Spy Court Called Insufficient to Rein in NSA

(CN) - A Washington spy court's "secret, ex parte proceedings" do not provide the oversight required to restrain the National Security Agency's Upstream program, a privacy group argued in a court filing Thursday.

Brought to light by former NSA contractor Edward Snowden, the NSA program Upstream intercepts traffic from what has been called the "Internet's backbone," a phrase that refers to the major foreign and domestic Internet cables and switches.

Last year, the American Civil Liberties Union represented nine media and human rights group - led by the Wikimedia Foundation - in challenging the program for its "suspicionless seizure and searching of Internet traffic."

Joining the ACLU in the Maryland challenge were Human Rights Watch, Amnesty International USA, PEN American Center, National Association of Criminal Defense Lawyers, Global Fund for Women and The Nation Magazine.

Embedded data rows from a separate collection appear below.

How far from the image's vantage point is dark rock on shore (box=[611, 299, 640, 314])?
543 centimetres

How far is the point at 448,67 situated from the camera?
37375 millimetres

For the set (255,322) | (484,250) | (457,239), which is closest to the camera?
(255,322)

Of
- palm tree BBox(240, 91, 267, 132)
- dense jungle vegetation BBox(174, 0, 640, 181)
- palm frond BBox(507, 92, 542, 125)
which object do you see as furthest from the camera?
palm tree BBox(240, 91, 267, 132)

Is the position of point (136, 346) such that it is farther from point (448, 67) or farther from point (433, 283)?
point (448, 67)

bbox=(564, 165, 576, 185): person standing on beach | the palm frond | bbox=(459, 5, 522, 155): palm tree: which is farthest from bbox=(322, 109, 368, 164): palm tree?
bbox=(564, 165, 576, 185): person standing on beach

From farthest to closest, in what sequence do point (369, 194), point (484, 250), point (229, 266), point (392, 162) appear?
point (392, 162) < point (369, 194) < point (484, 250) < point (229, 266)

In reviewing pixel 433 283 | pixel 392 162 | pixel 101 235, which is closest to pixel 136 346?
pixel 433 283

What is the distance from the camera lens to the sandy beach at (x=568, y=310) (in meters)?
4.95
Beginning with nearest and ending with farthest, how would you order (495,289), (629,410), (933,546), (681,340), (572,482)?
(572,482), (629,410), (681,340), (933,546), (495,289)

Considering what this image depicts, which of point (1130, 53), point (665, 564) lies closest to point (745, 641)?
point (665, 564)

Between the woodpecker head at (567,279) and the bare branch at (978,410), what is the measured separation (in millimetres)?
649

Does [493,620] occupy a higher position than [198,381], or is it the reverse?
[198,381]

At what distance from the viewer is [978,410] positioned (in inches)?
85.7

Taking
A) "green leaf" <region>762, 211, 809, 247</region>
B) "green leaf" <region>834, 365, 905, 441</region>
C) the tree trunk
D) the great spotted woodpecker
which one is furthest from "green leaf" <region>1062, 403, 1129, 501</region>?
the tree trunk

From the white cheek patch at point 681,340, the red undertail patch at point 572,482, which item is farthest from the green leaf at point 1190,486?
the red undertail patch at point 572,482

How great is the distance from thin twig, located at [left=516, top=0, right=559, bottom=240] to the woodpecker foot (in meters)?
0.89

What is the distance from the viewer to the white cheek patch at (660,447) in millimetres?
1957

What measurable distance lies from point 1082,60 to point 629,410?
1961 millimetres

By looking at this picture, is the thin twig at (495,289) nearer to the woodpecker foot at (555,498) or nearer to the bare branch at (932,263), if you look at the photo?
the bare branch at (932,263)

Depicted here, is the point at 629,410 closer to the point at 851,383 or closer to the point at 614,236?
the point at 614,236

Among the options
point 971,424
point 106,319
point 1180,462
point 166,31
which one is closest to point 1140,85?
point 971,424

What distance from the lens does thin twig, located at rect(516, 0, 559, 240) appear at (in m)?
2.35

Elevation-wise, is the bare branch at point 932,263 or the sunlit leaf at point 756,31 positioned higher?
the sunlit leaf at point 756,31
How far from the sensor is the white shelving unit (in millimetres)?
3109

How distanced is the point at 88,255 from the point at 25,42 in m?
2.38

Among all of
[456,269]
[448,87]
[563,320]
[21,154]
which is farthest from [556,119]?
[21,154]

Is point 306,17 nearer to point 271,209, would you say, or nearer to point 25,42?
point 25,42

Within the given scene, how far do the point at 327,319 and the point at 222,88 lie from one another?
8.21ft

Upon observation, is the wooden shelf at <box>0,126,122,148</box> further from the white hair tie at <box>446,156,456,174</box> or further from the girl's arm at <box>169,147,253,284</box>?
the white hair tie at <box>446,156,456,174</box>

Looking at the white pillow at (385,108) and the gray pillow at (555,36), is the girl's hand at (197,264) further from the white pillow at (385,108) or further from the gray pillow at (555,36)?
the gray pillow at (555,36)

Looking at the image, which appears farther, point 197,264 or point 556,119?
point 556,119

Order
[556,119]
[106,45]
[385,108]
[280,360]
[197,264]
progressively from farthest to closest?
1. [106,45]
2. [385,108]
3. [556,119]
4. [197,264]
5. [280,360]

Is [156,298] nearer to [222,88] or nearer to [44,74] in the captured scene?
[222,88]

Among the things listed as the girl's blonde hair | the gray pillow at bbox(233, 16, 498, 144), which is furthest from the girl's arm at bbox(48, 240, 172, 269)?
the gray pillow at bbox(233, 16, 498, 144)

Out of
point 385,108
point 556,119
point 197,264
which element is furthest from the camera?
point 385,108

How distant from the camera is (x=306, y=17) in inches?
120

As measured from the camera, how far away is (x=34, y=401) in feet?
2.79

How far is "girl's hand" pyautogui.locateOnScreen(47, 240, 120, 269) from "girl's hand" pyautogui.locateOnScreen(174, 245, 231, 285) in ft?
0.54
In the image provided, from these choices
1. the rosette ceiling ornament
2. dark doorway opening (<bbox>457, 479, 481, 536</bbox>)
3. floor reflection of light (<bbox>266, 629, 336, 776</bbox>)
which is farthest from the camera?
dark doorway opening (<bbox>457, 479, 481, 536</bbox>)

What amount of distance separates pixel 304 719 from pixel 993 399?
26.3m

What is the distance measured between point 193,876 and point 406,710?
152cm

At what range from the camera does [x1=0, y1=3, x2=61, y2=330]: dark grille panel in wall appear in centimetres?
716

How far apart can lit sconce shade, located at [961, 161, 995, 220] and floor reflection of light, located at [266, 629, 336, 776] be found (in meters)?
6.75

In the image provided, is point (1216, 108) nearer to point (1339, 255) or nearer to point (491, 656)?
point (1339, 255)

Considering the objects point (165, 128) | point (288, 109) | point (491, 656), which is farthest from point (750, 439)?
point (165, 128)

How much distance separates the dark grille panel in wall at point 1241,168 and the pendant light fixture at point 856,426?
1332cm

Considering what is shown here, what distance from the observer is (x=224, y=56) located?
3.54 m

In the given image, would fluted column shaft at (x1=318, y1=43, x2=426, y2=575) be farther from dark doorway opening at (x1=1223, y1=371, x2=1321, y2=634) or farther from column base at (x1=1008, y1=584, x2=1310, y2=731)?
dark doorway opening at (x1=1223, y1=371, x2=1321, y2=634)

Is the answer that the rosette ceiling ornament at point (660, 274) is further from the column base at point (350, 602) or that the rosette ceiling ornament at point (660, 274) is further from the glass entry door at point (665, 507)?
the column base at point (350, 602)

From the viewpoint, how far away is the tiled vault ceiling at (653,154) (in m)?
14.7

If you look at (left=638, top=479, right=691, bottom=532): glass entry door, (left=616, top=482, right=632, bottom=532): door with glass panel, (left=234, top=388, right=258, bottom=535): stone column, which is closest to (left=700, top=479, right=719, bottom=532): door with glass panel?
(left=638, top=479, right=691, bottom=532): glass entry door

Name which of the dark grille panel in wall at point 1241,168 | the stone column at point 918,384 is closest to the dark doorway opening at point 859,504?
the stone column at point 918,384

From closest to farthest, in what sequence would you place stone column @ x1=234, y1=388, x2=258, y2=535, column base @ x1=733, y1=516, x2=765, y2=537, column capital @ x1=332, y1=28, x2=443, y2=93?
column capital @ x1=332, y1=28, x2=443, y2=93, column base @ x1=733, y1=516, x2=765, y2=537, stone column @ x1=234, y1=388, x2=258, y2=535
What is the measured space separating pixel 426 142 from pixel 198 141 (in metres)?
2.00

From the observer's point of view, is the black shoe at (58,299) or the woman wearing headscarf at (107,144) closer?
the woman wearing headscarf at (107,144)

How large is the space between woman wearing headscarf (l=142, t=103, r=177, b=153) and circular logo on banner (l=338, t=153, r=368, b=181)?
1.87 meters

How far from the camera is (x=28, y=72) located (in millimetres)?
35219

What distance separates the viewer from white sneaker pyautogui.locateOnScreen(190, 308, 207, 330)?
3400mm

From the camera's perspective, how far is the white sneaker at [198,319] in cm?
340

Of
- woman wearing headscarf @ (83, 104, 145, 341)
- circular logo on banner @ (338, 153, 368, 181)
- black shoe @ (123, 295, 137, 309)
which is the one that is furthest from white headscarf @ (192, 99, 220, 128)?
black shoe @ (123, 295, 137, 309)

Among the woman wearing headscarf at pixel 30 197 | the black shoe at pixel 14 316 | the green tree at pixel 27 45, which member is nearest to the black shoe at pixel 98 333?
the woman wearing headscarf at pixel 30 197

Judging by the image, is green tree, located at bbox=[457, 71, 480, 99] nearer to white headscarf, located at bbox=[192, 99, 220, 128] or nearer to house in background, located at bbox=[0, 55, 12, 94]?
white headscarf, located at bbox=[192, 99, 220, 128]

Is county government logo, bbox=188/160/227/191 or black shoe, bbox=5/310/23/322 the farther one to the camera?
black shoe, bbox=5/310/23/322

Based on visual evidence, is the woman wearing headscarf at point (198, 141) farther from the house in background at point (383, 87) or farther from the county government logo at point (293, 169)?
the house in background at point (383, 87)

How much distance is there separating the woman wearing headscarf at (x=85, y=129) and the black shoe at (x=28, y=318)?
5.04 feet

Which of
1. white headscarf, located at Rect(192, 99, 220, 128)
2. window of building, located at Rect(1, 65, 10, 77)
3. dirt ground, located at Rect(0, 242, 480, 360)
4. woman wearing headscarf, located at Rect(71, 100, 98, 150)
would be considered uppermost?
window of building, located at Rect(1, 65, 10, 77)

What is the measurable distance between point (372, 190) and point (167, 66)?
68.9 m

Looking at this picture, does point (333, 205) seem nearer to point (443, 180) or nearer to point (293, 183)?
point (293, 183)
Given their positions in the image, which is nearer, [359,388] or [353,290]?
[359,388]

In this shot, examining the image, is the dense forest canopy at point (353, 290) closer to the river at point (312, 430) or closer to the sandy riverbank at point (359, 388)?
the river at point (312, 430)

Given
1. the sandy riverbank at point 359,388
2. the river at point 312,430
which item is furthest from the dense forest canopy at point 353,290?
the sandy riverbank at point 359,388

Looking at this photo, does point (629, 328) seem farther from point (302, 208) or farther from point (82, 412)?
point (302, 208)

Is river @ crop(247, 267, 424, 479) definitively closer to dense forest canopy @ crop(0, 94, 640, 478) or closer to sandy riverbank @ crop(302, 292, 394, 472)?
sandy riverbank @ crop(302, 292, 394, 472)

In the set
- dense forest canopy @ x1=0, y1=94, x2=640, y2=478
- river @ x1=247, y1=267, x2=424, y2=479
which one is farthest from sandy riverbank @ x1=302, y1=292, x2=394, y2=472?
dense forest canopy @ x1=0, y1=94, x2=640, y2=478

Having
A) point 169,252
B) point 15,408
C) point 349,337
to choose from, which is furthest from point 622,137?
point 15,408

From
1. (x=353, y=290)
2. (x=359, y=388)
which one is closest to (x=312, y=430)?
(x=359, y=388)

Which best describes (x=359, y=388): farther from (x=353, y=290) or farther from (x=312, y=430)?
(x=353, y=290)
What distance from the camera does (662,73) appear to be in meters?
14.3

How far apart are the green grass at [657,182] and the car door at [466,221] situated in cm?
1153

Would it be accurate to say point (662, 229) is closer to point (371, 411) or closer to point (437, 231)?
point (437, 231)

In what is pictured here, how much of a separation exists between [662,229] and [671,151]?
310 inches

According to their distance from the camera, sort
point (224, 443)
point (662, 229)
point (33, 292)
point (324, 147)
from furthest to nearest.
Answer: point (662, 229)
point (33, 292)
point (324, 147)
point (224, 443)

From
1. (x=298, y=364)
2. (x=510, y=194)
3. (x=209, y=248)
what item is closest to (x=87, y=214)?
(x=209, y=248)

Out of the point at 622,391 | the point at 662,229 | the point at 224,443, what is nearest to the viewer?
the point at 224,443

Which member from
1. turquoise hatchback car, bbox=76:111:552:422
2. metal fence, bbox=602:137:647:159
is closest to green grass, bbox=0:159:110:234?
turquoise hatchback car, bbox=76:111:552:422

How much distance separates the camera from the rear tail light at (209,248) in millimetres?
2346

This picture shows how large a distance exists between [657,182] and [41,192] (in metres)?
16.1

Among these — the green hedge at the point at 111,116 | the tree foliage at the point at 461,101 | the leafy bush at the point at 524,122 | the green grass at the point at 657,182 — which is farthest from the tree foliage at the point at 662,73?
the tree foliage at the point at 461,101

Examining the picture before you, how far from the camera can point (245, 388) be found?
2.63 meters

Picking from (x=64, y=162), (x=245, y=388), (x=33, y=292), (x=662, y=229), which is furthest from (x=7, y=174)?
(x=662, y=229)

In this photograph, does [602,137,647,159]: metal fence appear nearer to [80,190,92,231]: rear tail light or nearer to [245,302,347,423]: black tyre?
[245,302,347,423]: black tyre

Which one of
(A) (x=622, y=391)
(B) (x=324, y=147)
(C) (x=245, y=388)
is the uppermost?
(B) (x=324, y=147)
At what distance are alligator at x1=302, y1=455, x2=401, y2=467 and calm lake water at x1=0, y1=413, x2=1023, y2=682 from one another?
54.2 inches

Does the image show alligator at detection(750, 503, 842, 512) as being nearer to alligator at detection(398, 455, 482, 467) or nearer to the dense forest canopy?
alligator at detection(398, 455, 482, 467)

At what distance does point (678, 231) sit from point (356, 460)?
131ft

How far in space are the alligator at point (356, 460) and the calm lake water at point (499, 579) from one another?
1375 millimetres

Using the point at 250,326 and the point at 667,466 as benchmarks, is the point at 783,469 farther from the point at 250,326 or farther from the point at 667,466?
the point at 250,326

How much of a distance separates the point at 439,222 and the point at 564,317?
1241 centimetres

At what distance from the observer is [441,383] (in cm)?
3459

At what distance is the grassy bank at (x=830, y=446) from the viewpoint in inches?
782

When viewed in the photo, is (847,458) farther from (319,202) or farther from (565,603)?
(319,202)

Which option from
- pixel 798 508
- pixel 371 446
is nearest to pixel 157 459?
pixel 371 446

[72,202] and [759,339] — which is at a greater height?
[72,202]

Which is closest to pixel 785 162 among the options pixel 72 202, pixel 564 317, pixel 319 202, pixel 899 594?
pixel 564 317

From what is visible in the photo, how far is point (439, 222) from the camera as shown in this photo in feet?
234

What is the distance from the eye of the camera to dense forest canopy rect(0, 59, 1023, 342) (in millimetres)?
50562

Throwing out the case that fall, however, U.S. District Judge T.S. Ellis, a Ronald Reagan nominee, found that the Foreign Intelligence Surveillance Court would be a more appropriate forum to resolve such constitutional questions.

The FISC, as the court is known for short, operates from an undisclosed room in Washington. Only government lawyers and a judge are permitted in the hushed proceedings.

Judge Ellis also found that Wikimedia lacked standing to sue under the precedent established in Clapper v. Amnesty International, in which the Supreme Court barred human-rights groups from challenging warrantless surveillance without establishing "actual knowledge of the government's ... targeting practice."

With Wikimedia appealing to the Fourth Circuit, privacy advocates at the Electronic Frontier Foundation (EFF) warned that upholding the decision would place "government mass surveillance programs outside the reach of judicial review."

In a friend-of-the-court brief, the EFF's lawyers argued that Judge Ellis ignored a "critical distinction" between the Amnesty case and Wikimedia's.

"Plaintiffs here plausibly allege actual incidents, both past and continuing, of government interception of their Internet communications," the 36-page brief states.

Based in San Francisco, Calif., the EFF has had much more success fighting a warrantless surveillance case against the NSA brought by AT&T customers Carolyn Jewel and Virginia Shubert.

Filed in 2008, the case turned a corner three years later when the Ninth Circuit ruled that Jewel established enough evidence of "concrete, particularized, actual, and non-conjectural injury in fact" to let their lawsuit proceed.

The EFF said that Wikimedia's case mirrors the one their clients filed.

"The Jewel plaintiffs alleged with specificity a program of 'dragnet' surveillance that 'indiscriminately acquired domestic communications as well as international and foreign communications,'" the brief states. "Plaintiffs also allege with specificity that 'the NSA is seizing Americans' communications en masse while they are in transit, and it is searching the contents of substantially all international text-based communications - and many domestic communications as well - for tens of thousands of search terms.'"

Contesting the notion that the FISC could safeguard the constitutional protections of U.S. citizens, the brief quotes the academic essay "No Longer a Neutral Magistrate," equating the court to "more of a rubber stamp on behalf of the government than a neutral check against executive overreach."